How to turn your dog into your fitness buddy?

As adults it can be hard to find time to squeeze in daily trips to the gym between our other obligations. It can also be frustrating to pay a $40 monthly gym membership fee and not get $40 out of use from it. If you do make it to the gym, it means even more time that your dog is alone waiting for you to come and spend time with them. The good news for dog owners is that you don’t need a gym to get plenty of exercise; all you need to do is go and have fun with your dog.


Walking is the most basic form of exercise, as well as one of the best because it offers many health benefits. According to the Harvard Medical School, walking can help boost immunity, ease joint pain, reduces the risk of breast cancer, and even tame a sweet tooth. Walking also offers substantial health benefits for your dog, including digestive and joint health, mental exercise, and socialization.

If you and your dog have been hibernating on the sofa all winter, start off with short walks and build up to longer outings. If you live in a northern climate where ice melting products are used frequently, consider using booties on your dog or performing a post-walk paw wash after each walk. You can also find indoor dog parks or tracks in many locales. Some retail stores allow pets, like Home Depot, Bass Pro Shops, and most pet stores, so you and your pup can take a stroll through the aisles if your sidewalks are icy or salt covered.


Hiking is essentially walking on a more rugged path, and is the perfect activity for active breeds and their owners. Similar to starting a walking program, start with shorter, easier hikes and build up to more challenging terrain as long as you and your dog are both in good physical health.

Depending on where you live, the weather, the type of terrain, and the local wildlife, you may consider purchasing protective booties for your dog’s paws, a dog coat for cold climates and breeds with sparse coats, and an emergency sling or harness that you can use should your dog be injured while on your hike and need to be carried to safety. Remember to always take sufficient water for both you and your dog. If you are going on long hikes together, some manufacturers offer energy bars made just for athletic dogs that you can easily toss into your backpack along with your own snacks.

---+---

• [Work to complete]
1. List every health benefit of walking that the dog fitness article attributes to the Harvard Medical School.
2. Carry on the dog fitness article from its last sentence with the next section, in the same style.

• [Recorded data]

---+---

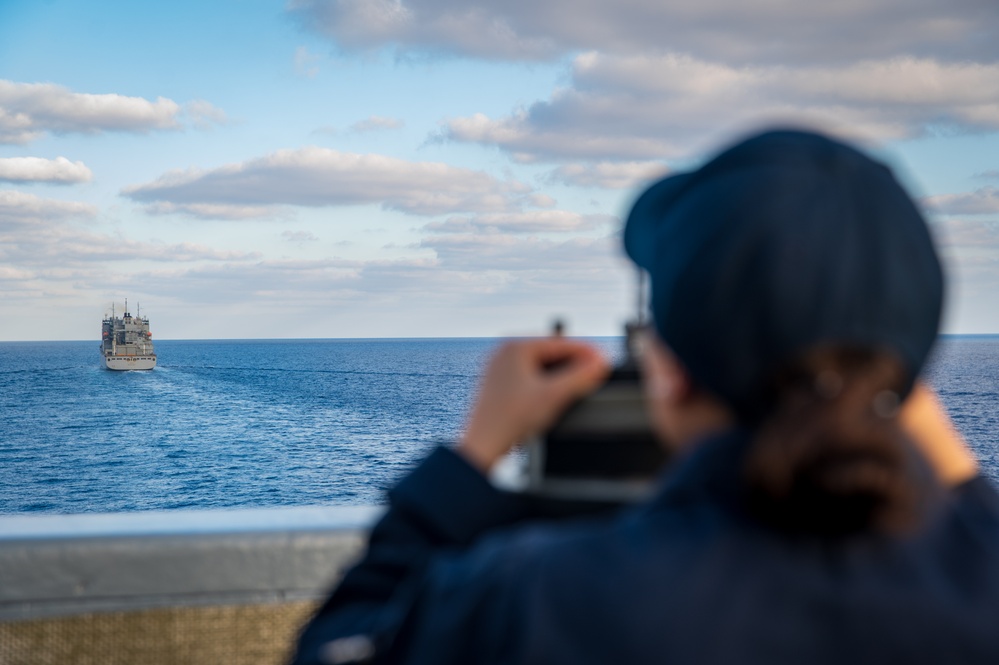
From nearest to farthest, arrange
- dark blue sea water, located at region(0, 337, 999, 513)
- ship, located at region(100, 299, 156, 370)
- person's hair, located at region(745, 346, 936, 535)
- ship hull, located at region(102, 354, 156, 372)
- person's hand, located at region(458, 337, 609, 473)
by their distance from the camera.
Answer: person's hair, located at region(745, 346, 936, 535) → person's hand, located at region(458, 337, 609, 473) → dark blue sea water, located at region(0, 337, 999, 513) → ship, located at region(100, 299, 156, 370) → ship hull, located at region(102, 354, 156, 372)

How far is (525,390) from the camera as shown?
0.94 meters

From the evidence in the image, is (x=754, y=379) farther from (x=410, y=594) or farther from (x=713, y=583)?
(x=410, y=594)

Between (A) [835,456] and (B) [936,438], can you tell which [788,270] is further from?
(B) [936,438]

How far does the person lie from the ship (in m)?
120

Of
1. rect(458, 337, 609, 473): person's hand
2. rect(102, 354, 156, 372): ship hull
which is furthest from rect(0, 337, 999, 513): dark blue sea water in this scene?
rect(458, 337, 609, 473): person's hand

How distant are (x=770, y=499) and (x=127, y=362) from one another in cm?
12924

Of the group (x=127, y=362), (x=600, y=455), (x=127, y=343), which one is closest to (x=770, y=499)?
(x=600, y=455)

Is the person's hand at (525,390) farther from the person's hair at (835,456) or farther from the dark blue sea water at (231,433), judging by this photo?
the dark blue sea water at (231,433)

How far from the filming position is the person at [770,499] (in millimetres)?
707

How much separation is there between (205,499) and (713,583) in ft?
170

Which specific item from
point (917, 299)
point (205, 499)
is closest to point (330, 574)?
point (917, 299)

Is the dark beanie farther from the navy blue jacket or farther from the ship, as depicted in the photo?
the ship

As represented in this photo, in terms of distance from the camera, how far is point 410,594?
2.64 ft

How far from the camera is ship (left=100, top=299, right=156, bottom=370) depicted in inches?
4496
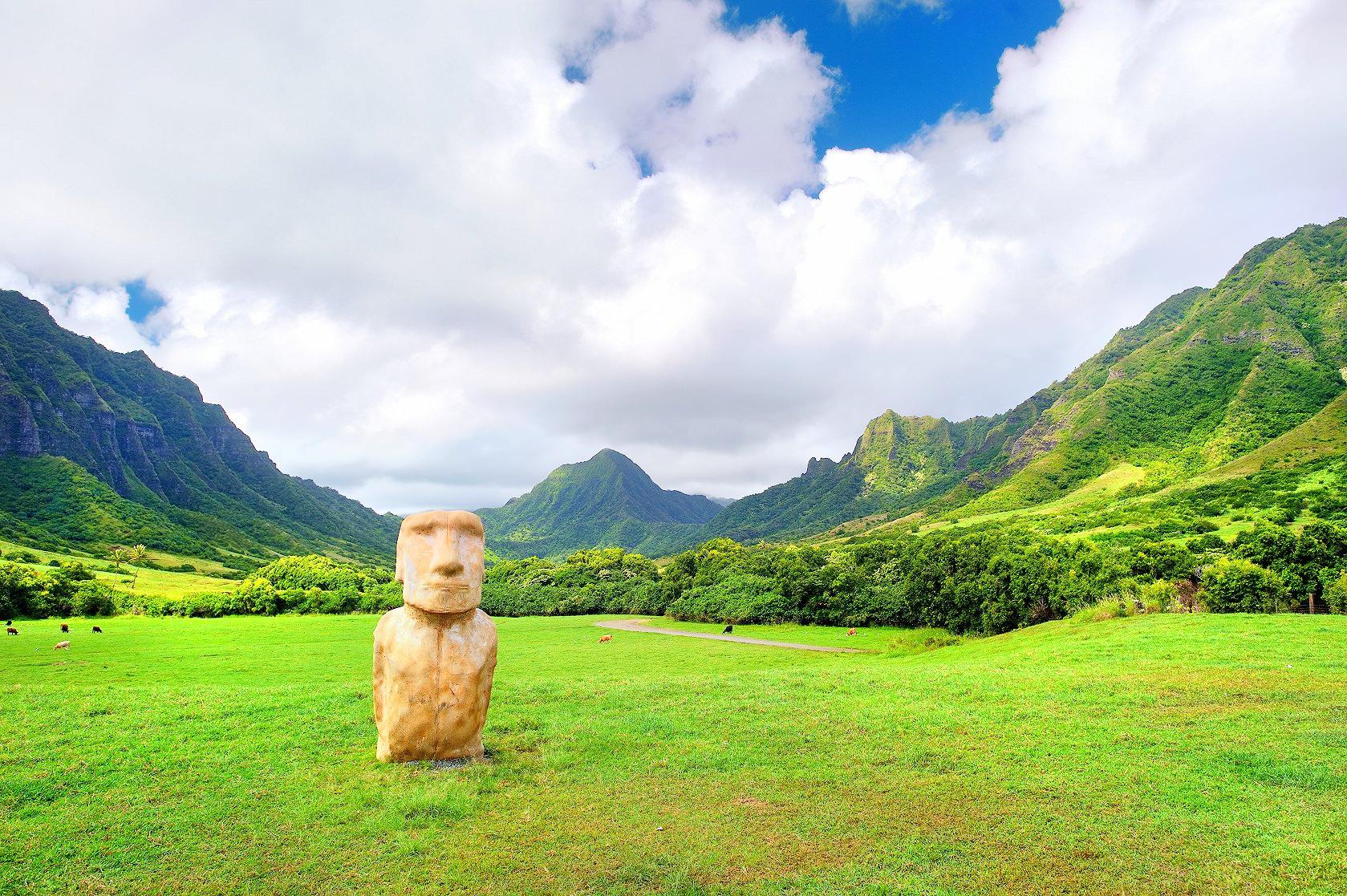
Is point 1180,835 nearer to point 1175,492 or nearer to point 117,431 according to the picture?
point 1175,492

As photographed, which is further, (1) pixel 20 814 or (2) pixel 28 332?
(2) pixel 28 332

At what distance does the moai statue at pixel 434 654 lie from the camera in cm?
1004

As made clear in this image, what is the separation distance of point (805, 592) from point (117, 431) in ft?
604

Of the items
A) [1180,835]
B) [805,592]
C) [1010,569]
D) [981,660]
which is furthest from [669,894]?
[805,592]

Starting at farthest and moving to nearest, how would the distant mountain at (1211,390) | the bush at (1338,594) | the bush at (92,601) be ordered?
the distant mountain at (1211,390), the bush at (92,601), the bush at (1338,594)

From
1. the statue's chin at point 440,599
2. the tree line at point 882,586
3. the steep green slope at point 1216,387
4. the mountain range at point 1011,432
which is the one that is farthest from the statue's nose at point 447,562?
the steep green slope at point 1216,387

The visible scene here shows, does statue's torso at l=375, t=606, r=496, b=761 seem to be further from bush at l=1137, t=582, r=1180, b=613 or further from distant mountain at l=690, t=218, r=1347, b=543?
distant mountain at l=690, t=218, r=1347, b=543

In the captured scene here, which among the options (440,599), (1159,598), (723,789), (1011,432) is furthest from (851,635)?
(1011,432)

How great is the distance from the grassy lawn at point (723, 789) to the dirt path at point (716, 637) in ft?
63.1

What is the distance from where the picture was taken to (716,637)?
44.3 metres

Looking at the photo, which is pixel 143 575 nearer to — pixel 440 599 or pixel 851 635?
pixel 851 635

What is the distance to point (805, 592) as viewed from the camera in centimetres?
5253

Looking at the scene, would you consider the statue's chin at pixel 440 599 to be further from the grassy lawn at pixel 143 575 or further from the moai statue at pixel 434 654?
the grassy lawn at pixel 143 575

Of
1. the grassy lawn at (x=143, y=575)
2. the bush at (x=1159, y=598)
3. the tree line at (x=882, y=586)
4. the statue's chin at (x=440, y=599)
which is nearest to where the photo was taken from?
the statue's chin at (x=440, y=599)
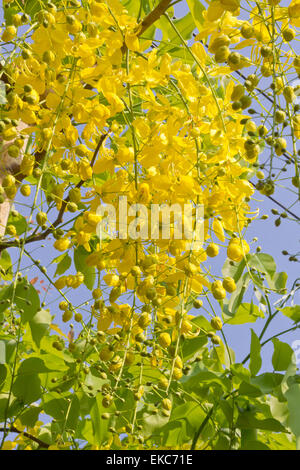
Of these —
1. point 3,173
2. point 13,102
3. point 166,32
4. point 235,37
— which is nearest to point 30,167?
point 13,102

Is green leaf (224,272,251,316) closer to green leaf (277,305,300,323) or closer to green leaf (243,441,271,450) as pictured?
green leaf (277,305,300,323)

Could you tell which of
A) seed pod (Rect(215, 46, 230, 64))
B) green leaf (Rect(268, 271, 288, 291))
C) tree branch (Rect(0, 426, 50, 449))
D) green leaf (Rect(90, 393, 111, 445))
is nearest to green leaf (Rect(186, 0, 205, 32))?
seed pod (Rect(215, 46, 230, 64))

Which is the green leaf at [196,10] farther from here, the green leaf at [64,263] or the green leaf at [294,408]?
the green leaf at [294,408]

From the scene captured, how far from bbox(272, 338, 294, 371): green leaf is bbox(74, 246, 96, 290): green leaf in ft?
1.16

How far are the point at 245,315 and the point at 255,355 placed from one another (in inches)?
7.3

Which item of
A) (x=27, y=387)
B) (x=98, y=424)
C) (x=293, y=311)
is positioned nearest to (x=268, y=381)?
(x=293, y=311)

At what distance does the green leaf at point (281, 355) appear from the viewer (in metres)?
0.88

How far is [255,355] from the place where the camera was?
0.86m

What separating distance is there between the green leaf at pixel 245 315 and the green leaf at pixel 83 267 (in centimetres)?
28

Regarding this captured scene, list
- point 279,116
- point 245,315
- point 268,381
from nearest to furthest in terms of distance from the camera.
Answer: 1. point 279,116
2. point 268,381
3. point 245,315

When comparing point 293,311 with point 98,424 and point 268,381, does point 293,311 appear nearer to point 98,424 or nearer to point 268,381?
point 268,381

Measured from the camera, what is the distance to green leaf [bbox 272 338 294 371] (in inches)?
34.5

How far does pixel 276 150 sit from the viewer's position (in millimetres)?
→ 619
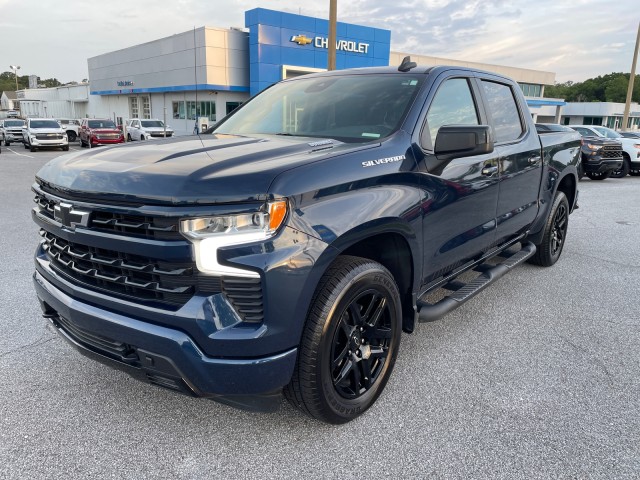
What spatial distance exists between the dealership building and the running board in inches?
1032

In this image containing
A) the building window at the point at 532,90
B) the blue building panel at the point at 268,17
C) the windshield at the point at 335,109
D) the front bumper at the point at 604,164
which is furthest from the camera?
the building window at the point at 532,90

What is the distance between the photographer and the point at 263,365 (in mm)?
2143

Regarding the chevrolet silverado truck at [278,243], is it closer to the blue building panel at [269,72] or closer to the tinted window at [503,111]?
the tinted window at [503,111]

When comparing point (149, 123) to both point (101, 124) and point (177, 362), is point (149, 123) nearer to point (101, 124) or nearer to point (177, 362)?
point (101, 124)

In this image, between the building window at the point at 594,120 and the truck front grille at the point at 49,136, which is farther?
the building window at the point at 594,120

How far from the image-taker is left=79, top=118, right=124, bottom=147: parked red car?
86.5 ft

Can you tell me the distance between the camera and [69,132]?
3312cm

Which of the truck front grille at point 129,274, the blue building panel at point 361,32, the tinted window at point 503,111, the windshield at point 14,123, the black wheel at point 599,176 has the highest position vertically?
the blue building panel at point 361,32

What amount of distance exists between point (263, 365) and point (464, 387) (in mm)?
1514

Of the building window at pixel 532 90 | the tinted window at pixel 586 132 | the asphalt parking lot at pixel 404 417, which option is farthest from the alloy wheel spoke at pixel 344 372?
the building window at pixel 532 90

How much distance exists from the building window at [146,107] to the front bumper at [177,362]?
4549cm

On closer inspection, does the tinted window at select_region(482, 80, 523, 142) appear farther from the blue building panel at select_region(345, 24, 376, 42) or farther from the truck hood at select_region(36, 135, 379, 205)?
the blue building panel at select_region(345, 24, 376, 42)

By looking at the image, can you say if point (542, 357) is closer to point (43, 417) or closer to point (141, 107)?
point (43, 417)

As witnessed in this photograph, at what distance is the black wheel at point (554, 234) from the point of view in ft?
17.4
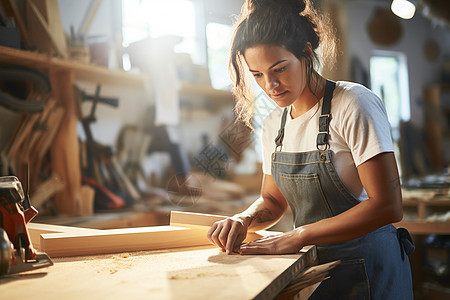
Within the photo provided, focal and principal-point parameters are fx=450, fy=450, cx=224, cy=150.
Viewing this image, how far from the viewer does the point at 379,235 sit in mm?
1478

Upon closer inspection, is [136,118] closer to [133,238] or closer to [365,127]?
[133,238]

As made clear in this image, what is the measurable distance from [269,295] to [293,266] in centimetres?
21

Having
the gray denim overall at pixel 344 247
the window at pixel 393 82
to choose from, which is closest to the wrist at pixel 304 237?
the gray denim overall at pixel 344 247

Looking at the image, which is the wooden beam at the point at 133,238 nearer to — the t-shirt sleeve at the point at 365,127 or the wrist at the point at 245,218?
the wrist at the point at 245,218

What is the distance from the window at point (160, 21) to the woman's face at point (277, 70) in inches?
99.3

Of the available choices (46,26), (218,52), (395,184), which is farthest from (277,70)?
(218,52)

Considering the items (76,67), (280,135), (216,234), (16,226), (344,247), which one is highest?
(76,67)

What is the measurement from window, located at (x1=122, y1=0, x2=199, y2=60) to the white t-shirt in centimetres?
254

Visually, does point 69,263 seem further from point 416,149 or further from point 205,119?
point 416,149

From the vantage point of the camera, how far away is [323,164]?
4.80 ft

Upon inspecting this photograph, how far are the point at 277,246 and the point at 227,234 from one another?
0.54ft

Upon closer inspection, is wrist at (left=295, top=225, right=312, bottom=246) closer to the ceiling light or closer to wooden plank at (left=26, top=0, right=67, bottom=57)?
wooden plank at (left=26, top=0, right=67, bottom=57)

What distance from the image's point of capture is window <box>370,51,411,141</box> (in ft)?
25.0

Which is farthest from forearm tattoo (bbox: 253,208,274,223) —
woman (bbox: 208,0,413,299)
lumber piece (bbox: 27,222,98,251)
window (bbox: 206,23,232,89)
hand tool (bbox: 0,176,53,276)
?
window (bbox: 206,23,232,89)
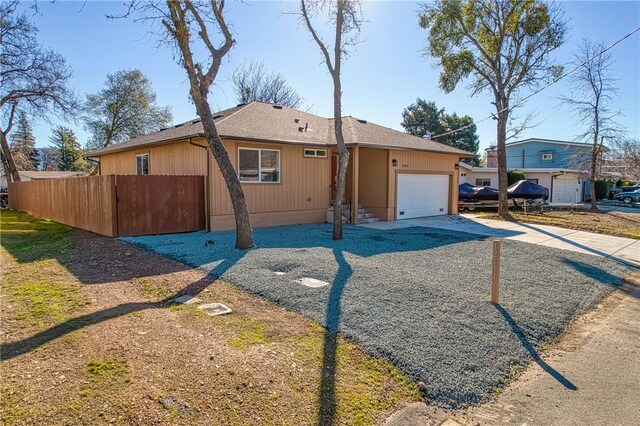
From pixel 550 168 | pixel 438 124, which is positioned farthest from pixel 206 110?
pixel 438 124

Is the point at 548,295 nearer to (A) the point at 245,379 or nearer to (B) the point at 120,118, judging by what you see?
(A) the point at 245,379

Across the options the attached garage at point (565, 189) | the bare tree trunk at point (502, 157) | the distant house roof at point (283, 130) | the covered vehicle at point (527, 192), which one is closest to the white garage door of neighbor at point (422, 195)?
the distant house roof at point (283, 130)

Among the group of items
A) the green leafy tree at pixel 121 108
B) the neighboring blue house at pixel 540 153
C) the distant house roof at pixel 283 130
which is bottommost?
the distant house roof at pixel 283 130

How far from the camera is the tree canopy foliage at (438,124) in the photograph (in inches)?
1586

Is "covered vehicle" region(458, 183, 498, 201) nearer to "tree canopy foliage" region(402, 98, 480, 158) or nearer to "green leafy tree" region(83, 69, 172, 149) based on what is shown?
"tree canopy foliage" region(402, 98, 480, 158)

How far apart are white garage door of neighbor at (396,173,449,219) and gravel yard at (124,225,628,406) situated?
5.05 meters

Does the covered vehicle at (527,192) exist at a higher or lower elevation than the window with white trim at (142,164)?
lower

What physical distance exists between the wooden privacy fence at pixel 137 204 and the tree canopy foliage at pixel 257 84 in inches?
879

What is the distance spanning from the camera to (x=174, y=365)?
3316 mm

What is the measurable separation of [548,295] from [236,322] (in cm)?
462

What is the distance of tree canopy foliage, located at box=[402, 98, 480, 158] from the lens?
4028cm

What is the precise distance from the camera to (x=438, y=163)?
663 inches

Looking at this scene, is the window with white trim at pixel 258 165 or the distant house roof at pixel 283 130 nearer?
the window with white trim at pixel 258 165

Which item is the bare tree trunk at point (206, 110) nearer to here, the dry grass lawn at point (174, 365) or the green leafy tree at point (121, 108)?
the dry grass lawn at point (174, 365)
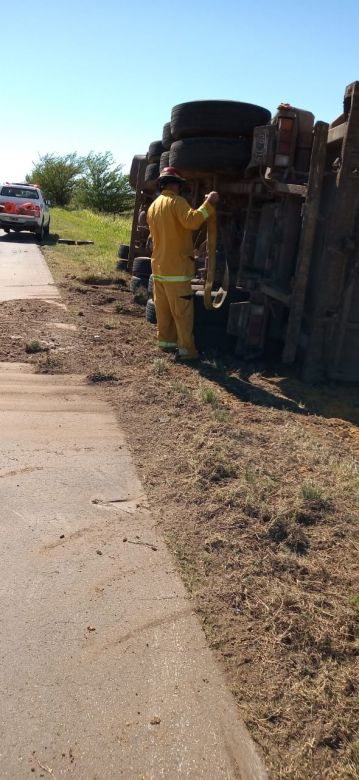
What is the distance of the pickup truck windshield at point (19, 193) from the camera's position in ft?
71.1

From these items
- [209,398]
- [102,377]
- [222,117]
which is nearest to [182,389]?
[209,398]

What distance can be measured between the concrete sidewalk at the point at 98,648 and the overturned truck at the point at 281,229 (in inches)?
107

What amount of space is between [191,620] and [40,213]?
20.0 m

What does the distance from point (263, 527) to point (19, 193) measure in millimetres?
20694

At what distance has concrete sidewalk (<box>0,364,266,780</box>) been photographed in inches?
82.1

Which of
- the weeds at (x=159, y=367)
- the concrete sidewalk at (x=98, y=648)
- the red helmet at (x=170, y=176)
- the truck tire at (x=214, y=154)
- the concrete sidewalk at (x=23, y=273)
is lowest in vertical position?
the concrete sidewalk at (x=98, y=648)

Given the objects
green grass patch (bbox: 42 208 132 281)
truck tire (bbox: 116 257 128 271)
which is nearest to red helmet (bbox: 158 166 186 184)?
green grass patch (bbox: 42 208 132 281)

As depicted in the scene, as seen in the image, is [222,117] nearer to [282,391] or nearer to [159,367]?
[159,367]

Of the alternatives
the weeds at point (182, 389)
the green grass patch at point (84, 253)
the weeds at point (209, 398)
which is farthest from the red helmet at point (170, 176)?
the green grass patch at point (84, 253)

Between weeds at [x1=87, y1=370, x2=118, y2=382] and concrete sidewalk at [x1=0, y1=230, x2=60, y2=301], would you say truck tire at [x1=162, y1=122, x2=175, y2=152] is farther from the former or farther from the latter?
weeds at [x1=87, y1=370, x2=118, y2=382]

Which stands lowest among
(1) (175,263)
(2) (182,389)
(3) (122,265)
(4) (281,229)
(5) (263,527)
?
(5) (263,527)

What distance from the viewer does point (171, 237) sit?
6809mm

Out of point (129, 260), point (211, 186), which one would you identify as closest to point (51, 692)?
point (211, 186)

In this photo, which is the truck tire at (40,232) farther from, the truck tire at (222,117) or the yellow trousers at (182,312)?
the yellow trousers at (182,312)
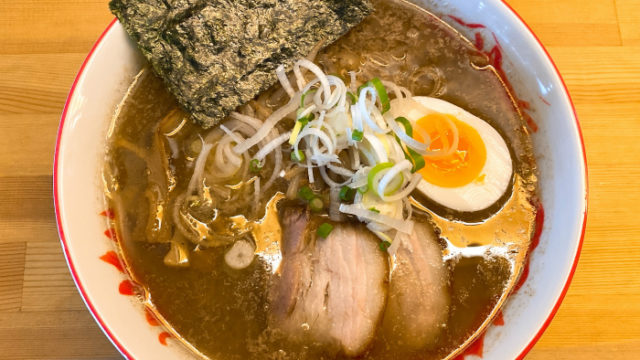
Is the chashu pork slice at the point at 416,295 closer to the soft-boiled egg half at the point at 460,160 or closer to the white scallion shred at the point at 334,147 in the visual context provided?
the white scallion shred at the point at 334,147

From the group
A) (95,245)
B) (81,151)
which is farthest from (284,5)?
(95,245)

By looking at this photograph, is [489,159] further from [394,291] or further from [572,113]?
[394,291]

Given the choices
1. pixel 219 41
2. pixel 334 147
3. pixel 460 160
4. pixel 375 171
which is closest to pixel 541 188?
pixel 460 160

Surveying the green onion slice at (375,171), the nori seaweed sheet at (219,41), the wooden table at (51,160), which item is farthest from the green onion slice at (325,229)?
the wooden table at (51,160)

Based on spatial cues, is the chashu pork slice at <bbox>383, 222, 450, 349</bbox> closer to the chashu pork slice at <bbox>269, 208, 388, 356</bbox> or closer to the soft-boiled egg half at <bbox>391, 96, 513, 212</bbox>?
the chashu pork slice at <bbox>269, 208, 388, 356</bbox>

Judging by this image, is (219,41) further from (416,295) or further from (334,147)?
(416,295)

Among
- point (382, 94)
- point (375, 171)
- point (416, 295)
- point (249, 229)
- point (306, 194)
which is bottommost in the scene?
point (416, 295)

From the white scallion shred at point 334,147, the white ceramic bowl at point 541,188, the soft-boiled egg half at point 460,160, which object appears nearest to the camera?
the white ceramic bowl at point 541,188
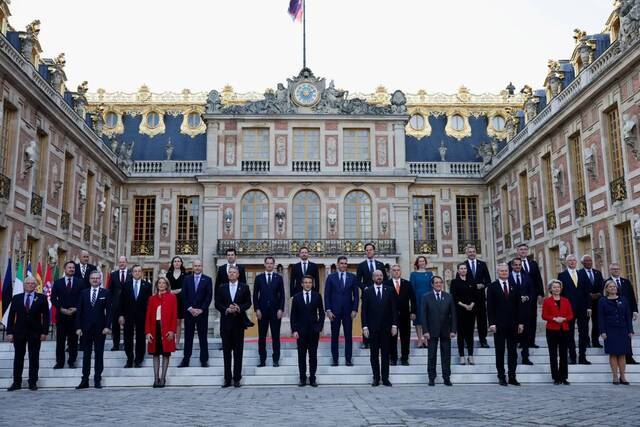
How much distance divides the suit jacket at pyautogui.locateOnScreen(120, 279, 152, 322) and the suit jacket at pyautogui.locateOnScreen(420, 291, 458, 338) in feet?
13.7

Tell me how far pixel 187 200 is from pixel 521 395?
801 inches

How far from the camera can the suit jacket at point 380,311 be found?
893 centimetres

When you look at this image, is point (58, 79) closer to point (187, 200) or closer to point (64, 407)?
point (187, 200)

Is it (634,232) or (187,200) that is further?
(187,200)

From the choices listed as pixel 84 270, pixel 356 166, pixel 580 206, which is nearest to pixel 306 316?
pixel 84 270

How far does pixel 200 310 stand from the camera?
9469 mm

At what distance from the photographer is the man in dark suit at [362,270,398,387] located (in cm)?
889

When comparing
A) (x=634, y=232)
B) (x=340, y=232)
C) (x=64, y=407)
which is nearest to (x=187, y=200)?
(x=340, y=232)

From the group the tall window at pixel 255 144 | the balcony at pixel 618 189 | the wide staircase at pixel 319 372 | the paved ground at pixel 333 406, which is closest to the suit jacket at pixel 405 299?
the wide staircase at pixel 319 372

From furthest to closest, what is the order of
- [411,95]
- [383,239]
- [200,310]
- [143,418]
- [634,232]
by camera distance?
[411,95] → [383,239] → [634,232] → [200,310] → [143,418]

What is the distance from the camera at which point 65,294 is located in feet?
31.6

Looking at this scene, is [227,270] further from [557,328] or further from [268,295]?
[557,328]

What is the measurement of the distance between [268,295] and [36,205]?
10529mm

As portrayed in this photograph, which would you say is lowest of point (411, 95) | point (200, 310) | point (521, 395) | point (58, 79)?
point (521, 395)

---+---

• [Expected responses]
1.
- Helps boost immunity
- Eases joint pain
- Reduces the risk of breast cancer
- Tames a sweet tooth

2.
Some dogs make great running partners if they have been properly trained with good leash walking skills and are in top physical shape. Always check with your veterinarian before starting to run with your dog and start slowly to allow your dog to gain stamina and strength and avoid injury.

The American Kennel Club website has great information on how to incorporate your pup into your running program:

Runner’s World Magazine also offers some tips on running with your dog:


The dog sport of agility consists of dogs navigating their way through a course full of obstacles and challenges like weave poles, tunnels, teeter boards, jumps, and more. It is also great exercise for owners who run through the course directing their dog through each portion of the course.

Agility can be hard on a dog’s joints so a thorough veterinary exam prior to starting is suggested. It is also recommended that owners find a dog training school that is extremely knowledgeable about the sport and promotes safety and the use of proper techniques. Great agility trainers will also be knowledgeable about canine physical therapy and conditioning, which is important to reduce the risk of injury.

Agility is open to dogs of all shapes and sizes regardless of breed. Mixed breeds are welcome to participate in all agility events. Agility is a great way to bond with your dog and meet other dog owners at agility events. The American Kennel Club website has information on how to get started at this link:


Dog owners who live in parts of the country where it snows can participate in the sport of skijoring with their dog. Skijoring is a sport in which owners on cross country skis are pulled by their dogs. This is a great activity for well-trained winter loving dogs who are in great physical shape. In addition to your own skis, poles, and winter gear, you will need a special pulling harness for your dog, pulling leashes, and a belt to attach to your own waist, and of course some snow. 

Check out this link with basic information for skijoring beginners :

Some dog owners also wear roller-blades instead of cross-country skis, but it is extremely important that your dog is well-trained in order to avoid injury to both of you.

Ladder Workout

Ladder workouts are common among athletes and involve going through a series of exercises, often with a lap of walking or running between them. A typical ladder workout might include a short run, followed by jumping jacks, more running, sit-ups, running lunges, running, etc. You can incorporate this into exercise with your dog by running or walking a set distance, and then performing the exercises while holding onto your dog’s leash or having a walking partner hold the leash while you do the exercises and then swap so that you hold the leash and they do the exercises. You can also exercise in your own yard while your dog is exploring or while you are playing fetch with your pup by doing each run of the ladder of exercises between rounds of fetch.